### [Text under study]
______
The fee allows users to host up to 500 products. Existing HCBA members will receive three free product listings as a means of introducing them to the system.
It is not just the business owners who are getting things cheap. Turner said Hamilton's willingness to be the first city to host a central online hub meant they secured the system at a very reasonable price from Wellington-based company Storbie.
"My research can't find any one else in New Zealand who has anything like it, with multiple businesses working from one site.
"It cost $5000. There will be the normal hosting costs but that was the only one-off price."
Turner said she had approached local companies before Storbie, but a similar system was quoted to cost as much as $60,000.
"We got such a good price because we were brave enough to say 'yes, we will do it'. We are the trail blazer and Storbie will be pushing it," she said.
She said one of the system's central premises was to provide customers the online experience they crave, while still buying locally and supporting local businesses.
The new site will piggy-back from the existing HCBA website, taking advantage of the 17,000 hits the site already receives every month.
"The biggest advantage is we will be able to leverage off each others traffic."
______
### [Material provided]
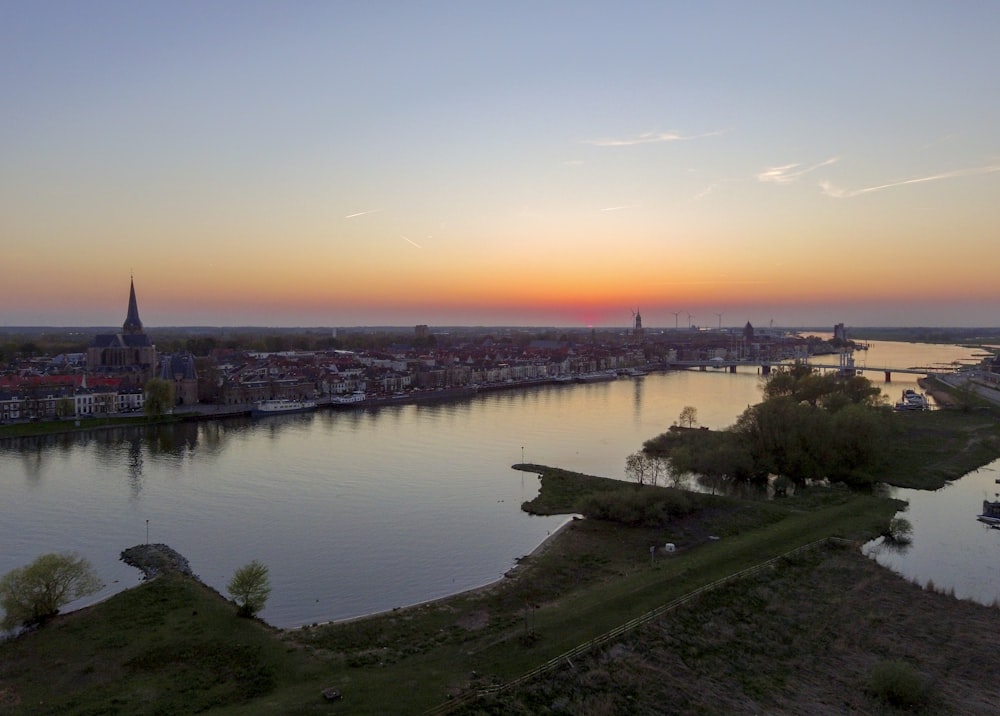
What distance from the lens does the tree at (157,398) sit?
17.7 metres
______
### [Using the information]
a – In the HCBA online hub article, can you write out the passage starting at "The fee allows" and ending at "from one site."?
b – How would you put this sentence from the HCBA online hub article into Spanish: "Turner said she had approached local companies before Storbie, but a similar system was quoted to cost as much as $60,000."

### [Results by task]
a –
The fee allows users to host up to 500 products. Existing HCBA members will receive three free product listings as a means of introducing them to the system.
It is not just the business owners who are getting things cheap. Turner said Hamilton's willingness to be the first city to host a central online hub meant they secured the system at a very reasonable price from Wellington-based company Storbie.
"My research can't find any one else in New Zealand who has anything like it, with multiple businesses working from one site.

b – Turner dijo que había acudido a empresas locales antes que a Storbie, pero que por un sistema similar le habían cotizado hasta 60.000 dólares.